Murmuré una disculpa y me dirigí al aparcamiento de los alumnos de último curso.

Mientras Ben y Radar ensayaban, me senté en el Chuco con las puertas abiertas. Soplaba una ligera brisa esquimal. Leí el Federalista para preparar un examen de política que tenía al día siguiente, pero mi mente había entrado en un bucle: Guthrie, Whitman, Nueva York y Margo. ¿Había ido a Nueva York para meterse de lleno en la música folk? ¿Había allí algún músico folk secreto al que yo no conocía? ¿Estaba quizá en un piso en el que uno de ellos había vivido alguna vez? ¿Y por qué quería que yo lo supiera?

Vi por el retrovisor lateral a Ben y a Radar acercándose, Radar balanceando el estuche de su saxo mientras avanzaba deprisa hacia el Chuco. Entraron, Ben giró la llave y el Chuco escupió. Esperamos un momento y el coche volvió a escupir. Seguimos esperando y al final reaccionó. Ben salió del aparcamiento y del campus.

—¿PUEDES CREERTE ESTA MIERDA? —gritó sin poder contener su alegría.

Empezó a tocar el claxon, pero por supuesto no funcionó, así que cada vez que lo tocaba, gritaba: ¡PIII! ¡PIII! ¡PIII! ¡PITA SI VAS A IR AL BAILE CON UNA PAVA, CON LACEY PEMBERTON! ¡PITA, NENE, PITA!

Apenas pudo mantener la boca cerrada de camino a casa.

—¿Sabéis por qué ha aceptado? ¿Aparte de porque estuviera desesperada? Creo que se ha peleado con Becca Arrington, porque ya sabéis, Becca la engañó, y creo que empezaba a sentirse mal por el tema de Ben el Sangriento. No me lo ha dicho, pero lo parecía. Así que al final tendré temita gracias a Ben el Sangriento.

Me alegraba por él, por supuesto, pero quería centrarme en cómo llegar a Margo.

—Chicos, ¿se os ha ocurrido alguna idea?

Por un momento no hubo respuesta, pero luego Radar me miró por el retrovisor y dijo:

—Lo de las puertas es lo único marcado de diferente color que lo demás, y es además lo más inesperado. Creo que la pista está ahí. ¿Cómo decía?

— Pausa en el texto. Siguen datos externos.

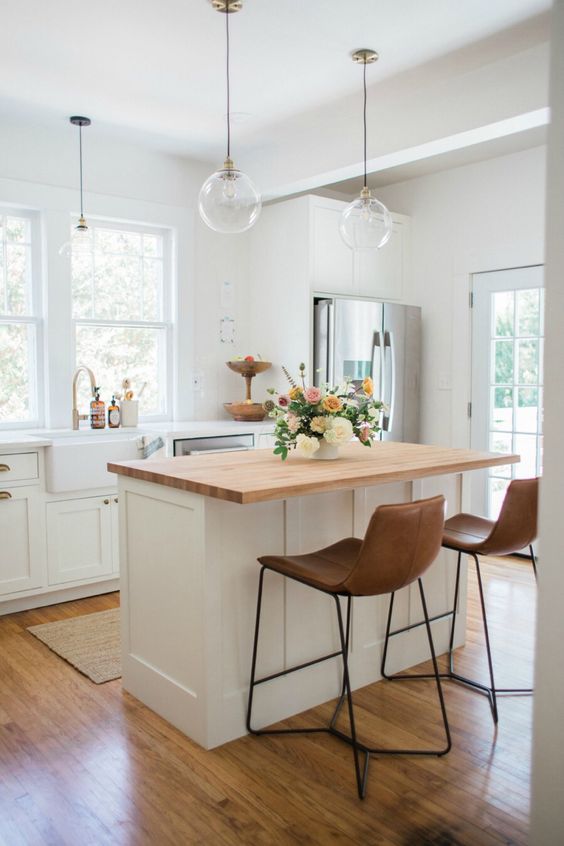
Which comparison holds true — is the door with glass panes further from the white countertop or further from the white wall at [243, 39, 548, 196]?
the white countertop

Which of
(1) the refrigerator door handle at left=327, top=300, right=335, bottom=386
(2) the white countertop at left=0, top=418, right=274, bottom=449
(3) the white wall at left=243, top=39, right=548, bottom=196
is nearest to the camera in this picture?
(3) the white wall at left=243, top=39, right=548, bottom=196

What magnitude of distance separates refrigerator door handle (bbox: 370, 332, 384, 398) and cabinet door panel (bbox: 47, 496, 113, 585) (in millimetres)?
1928

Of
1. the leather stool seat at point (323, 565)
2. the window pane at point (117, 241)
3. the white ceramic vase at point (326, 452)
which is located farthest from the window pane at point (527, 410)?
the window pane at point (117, 241)

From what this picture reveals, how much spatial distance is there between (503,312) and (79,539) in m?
3.11

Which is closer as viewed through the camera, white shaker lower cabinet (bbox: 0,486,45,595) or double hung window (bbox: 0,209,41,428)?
white shaker lower cabinet (bbox: 0,486,45,595)

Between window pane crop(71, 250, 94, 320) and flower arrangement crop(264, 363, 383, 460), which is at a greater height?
window pane crop(71, 250, 94, 320)

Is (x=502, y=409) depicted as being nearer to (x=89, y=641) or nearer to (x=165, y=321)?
(x=165, y=321)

—«¡Arrancad los cerrojos de las puertas! / ¡Arrancad las puertas de los goznes!», le respondí.

—Hay que admitir que Jefferson Park no es el mejor sitio para arrancar de sus goznes las puertas de los estrechos de mente —dijo Radar—. Quizá es lo que quiere decir. Como aquello que dijo de que Orlando es una ciudad de papel. Quizá lo que quiere decir es que por eso se ha marchado.

Ben frenó en un semáforo y se giró para mirar a Radar.

—Colega —dijo—, creo que estáis dando a esa pava demasiado crédito.

—¿Qué quieres decir? —le pregunté.

—«Arrancad los cerrojos de las puertas» —comentó—. «Arrancad las puertas de los goznes».

—Sí —dije yo.

El semáforo se puso en verde y Ben pisó el acelerador. El Chuco tembló como si fuera a desintegrarse, pero empezó a moverse.

—No es poesía. No es una metáfora. Son instrucciones. Se supone que tenemos que ir a la habitación de Margo, arrancar la cerradura de la puerta y arrancar la puerta de sus goznes.

Radar me miró por el retrovisor y le devolví la mirada.

—Está tan tarado que a veces acaba siendo un genio —me dijo Radar.